Do Bath Badgers Travel Well to USA, Canada, Germany and Brazil?

Local interest in my latest children's story set in Bath, The Badgers of Beechen Cliff, is increasing with Bath Mums acceptance of an article. (http://www.bathmums.co.uk/news.php/2251.htm) and the possibility of a review in The Bath Parent magazine.

Do other countries and cultures feel the same way about animals in a fictional fight for their own survival?  How do I extend interest to USA, Canada, Germany and Brazil?  This is, after all, one of those 'underdog' stories that might have wide appeal.

Wednesday 26 June 2013

Wimbledon

No time for writing today.  Off to Wimbledon tomorrow for the first time.  Centre Court should be exciting, even though we won't see Murray play.  There is a chamce of Serena Williams or Laura Robson, however.

And while I won't be doing any writing, nonetheless, I don't walk around without my eyes and ears.  There are always characters and conversations to observe and make a mental note of.

Very happy to see my first ever review of The Badgers of Beechen Cliff  has 5 stars.  It's a start.

Tuesday 25 June 2013

Rock 'n' Roll and Badgers

I'm not usually in the Beechen Cliff area on a Monday night, but it was my singing evening.  A few of us get together to sing old rock 'n' roll numbers - anything we can harmonise to.  Choir isn't the correct collective noun; it's more of a bunch of friends having a good time singing.  Last night, the venue was Bear Flat, which means, afterwards, walking home down the steps through Beechen Cliff woods.

Just after ten last night, there was still a bit of light in the sky, but dark enough for the badgers to be out.  I could hear quite a bit of scuffling.  Every time I moved, of course, the noise stopped.  They were listening to me as much as I was listening to them.  I didn't think I'd see any, until I got to the end of the steps.  A badger was sitting right there.  Practically on the spot where I have one on the front cover of my book.  It didn't hang about for long, of course.  Gave me a bit of an old-fashioned look and waddled off - in no great hurry.

Friday 21 June 2013

Bath Wildlife - Badgers, Peregrines and the rest

We're very lucky in Bath.  For such a busy, tourist-packed city, it's full of wildlife, if not in the centre, then only a short walk away.

The peregrine falcons of St.

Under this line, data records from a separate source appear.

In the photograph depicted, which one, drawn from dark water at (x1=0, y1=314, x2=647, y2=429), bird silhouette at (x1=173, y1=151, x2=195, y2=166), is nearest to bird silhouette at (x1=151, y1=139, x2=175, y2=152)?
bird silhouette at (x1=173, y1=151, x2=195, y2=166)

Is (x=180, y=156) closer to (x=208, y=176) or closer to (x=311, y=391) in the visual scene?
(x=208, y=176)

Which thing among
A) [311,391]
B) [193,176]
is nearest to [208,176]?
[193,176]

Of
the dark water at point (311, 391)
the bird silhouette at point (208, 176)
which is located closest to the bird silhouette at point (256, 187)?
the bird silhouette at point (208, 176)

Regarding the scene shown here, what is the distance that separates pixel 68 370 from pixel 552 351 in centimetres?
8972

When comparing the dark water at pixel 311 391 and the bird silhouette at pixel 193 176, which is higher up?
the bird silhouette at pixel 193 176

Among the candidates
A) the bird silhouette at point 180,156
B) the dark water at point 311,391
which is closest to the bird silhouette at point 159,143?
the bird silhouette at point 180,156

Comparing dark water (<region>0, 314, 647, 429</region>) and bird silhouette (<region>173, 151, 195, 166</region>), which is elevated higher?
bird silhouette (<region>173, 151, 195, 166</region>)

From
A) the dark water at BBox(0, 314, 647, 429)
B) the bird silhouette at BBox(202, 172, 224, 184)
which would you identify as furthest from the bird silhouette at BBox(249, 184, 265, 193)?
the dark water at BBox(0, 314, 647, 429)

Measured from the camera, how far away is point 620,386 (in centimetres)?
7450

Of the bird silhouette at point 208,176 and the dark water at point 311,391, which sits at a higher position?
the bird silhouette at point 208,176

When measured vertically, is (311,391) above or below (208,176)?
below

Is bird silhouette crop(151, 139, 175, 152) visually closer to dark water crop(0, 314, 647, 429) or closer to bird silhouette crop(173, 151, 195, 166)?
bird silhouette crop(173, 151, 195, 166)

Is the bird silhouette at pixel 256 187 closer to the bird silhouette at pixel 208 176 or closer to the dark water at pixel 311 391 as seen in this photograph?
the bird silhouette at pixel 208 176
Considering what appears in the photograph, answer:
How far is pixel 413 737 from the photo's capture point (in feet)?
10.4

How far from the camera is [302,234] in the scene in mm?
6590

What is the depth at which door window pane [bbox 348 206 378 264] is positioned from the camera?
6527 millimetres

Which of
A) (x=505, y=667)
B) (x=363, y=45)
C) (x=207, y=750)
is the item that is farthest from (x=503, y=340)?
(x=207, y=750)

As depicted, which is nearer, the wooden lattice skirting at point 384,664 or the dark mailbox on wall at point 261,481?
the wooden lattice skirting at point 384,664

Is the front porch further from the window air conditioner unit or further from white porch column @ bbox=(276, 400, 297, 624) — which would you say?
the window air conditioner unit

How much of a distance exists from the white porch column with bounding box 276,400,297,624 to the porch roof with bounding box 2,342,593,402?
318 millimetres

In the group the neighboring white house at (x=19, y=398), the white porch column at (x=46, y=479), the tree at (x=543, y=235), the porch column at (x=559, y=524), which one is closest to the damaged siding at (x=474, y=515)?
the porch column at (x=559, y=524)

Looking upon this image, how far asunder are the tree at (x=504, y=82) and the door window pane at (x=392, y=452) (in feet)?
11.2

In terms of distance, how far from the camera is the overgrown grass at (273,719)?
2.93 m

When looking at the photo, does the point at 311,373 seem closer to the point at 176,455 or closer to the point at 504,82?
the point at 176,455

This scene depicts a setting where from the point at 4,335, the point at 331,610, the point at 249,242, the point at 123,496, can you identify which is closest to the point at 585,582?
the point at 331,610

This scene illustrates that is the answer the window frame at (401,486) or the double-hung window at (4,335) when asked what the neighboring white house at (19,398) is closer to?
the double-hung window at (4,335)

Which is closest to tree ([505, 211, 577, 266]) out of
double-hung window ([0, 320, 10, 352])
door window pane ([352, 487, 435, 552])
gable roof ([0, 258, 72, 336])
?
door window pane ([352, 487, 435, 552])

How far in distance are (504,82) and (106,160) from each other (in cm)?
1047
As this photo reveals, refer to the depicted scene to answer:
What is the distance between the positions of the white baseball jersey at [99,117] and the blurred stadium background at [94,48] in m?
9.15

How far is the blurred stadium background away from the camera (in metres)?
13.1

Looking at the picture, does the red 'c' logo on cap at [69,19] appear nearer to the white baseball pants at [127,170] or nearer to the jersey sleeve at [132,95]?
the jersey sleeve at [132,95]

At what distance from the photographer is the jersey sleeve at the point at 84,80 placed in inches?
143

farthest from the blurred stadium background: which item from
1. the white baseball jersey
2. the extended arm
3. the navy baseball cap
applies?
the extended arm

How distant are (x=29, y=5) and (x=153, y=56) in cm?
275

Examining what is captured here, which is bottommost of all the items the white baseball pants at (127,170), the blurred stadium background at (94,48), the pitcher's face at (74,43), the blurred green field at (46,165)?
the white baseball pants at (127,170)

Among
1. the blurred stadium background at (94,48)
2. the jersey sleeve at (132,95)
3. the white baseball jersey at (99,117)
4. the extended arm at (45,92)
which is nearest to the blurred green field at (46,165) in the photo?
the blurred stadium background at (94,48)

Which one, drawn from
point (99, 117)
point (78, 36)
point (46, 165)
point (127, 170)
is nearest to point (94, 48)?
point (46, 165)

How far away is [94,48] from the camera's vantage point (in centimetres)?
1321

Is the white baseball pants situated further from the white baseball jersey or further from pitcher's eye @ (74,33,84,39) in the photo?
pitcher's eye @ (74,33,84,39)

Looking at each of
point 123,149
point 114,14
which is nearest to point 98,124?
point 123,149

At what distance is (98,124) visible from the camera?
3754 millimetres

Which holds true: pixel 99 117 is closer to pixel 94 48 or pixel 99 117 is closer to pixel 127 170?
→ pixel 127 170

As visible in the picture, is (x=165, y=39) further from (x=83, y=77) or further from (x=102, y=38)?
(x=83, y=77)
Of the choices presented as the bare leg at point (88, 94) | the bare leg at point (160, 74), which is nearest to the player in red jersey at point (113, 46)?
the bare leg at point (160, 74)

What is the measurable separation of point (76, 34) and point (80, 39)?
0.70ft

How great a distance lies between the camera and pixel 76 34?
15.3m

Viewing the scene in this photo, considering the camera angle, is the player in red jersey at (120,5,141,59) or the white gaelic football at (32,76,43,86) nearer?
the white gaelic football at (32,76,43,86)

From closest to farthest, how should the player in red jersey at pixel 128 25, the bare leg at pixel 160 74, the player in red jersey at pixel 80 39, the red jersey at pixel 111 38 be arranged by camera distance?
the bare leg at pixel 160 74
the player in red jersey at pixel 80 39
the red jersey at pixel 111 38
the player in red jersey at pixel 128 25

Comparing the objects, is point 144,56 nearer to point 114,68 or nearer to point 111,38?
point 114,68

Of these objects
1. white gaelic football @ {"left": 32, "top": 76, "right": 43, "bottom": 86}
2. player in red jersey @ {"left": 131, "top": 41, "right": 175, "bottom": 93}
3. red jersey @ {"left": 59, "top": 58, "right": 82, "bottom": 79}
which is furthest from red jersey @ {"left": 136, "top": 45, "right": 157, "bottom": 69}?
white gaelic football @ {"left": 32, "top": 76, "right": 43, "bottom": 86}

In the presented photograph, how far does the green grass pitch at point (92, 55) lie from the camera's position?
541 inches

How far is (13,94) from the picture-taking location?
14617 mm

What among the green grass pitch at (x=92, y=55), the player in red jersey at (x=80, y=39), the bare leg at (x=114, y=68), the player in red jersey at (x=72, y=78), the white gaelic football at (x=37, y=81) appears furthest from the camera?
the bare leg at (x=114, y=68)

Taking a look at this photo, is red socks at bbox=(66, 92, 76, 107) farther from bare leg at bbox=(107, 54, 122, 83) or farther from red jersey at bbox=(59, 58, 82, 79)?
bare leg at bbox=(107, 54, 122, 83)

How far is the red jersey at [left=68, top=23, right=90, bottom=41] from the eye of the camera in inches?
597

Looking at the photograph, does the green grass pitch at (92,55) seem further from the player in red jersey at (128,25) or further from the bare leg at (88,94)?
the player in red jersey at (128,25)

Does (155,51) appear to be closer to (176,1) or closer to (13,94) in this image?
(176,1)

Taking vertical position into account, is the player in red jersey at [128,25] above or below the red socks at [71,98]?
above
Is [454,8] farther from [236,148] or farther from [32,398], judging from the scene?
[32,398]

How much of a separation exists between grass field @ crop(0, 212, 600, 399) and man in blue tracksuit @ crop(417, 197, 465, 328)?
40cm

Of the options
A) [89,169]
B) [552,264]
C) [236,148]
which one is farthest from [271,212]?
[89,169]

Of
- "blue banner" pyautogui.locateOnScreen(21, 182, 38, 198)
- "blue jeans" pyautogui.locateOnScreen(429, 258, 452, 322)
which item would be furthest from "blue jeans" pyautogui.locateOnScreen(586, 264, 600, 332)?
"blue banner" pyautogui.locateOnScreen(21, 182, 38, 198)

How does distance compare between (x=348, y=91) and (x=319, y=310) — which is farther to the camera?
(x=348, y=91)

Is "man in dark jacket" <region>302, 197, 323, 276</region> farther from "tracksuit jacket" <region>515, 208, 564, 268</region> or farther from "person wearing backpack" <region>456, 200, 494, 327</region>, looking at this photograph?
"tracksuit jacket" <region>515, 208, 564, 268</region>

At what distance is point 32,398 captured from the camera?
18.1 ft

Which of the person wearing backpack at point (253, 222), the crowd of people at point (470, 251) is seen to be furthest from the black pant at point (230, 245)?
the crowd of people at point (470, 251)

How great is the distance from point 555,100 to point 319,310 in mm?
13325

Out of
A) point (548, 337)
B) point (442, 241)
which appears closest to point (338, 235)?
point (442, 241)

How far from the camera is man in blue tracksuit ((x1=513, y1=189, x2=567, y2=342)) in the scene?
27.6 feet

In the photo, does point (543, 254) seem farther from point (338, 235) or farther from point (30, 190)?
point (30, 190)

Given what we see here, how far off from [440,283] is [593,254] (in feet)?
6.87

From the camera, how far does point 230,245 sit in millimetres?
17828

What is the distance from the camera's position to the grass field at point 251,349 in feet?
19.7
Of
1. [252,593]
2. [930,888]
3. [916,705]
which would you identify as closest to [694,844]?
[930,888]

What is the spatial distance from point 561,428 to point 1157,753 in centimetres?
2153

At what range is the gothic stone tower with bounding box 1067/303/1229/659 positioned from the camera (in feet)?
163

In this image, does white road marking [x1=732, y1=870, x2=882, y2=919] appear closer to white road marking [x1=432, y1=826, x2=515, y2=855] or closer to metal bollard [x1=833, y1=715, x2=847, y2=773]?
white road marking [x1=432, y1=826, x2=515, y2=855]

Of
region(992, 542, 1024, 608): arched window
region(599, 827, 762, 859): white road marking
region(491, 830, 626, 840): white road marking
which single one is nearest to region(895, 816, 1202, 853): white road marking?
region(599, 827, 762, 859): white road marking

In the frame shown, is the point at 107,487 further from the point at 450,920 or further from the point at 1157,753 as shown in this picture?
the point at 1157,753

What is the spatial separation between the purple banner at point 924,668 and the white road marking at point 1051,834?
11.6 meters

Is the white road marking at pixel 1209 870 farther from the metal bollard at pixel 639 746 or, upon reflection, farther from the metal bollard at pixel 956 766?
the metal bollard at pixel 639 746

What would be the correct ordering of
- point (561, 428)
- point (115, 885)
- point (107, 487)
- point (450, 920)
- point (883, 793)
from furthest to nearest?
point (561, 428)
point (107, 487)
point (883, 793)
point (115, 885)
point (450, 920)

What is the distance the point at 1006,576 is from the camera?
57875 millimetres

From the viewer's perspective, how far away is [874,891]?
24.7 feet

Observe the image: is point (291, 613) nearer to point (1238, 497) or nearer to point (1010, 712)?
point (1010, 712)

John's Church, of course, are city-centre dwellers, sometimes gracing the sky over Widcombe and settling on the weather vane of St. Matthew's Church.  We often see one from our back garden.  Round the corner, along by the canal, the allotments have been home to a small group of deer.  Whether they'll still show up this year, since the felling of a small copse, I don't know.  But there are a few around.  I did see one strolling down Rosemount Lane in broad daylight as casual as you please.

Along the top, Greenway Lane, round about Devonshire pub closing time is where to see badgers.  You might argue that on the way home from the pub is when you're likely to 'see' all sorts of things.  But it is where the Lyncombe Vale and the Beechen Cliff  badgers rendezvous.  Luckily for the Beechen Cliff crowd, at least, they are well away from farm land, so should face no threat from the cull.